I was going to take a buddy of mine with me yesterday, he ended staying at work for 2-1/2 hours extra, wanted the OT. I'm going to call the guy agian and see if I can look at it this weekend...providing it dosen't sell. The first thing I'm asking is what his reserve is. but we all might see that if it does indeed sell.

Will post as soon as I see it.


----------



## Milwaukee (Dec 28, 2007)

Eyesell;922432 said:


> I was going to take a buddy of mine with me yesterday, he ended staying at work for 2-1/2 hours extra, wanted the OT. I'm going to call the guy agian and see if I can look at it this weekend...providing it dosen't sell. The first thing I'm asking is what his reserve is. but we all might see that if it does indeed sell.
> 
> Will post as soon as I see it.


 That ok we was worry if it was junk.

Trust I bet he is ask $5,000 or more because that what he do to try make profit.

Before you think bid. Look closely you will see they been repaired and hide with paint.


----------



## XXL 4RUNNER (Oct 9, 2009)

Well heres an update, as of now the bid is $4500 and the reserve is met.
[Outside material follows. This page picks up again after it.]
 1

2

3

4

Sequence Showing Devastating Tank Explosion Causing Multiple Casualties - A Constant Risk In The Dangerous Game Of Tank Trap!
There were 3900 people that looked at that thing. After looking at the pics more and more my guess is the winning bidder is gonna be pi$$ed that truck looks like its been done and re-done. Willing to bet it will be relisted before new years, my .02 dont waste your time.


----------



## Plowtoy (Dec 15, 2001)

Thats an awful lot of plow for that IFS. Watch out for cracks in the front axle behind the u-bolts


----------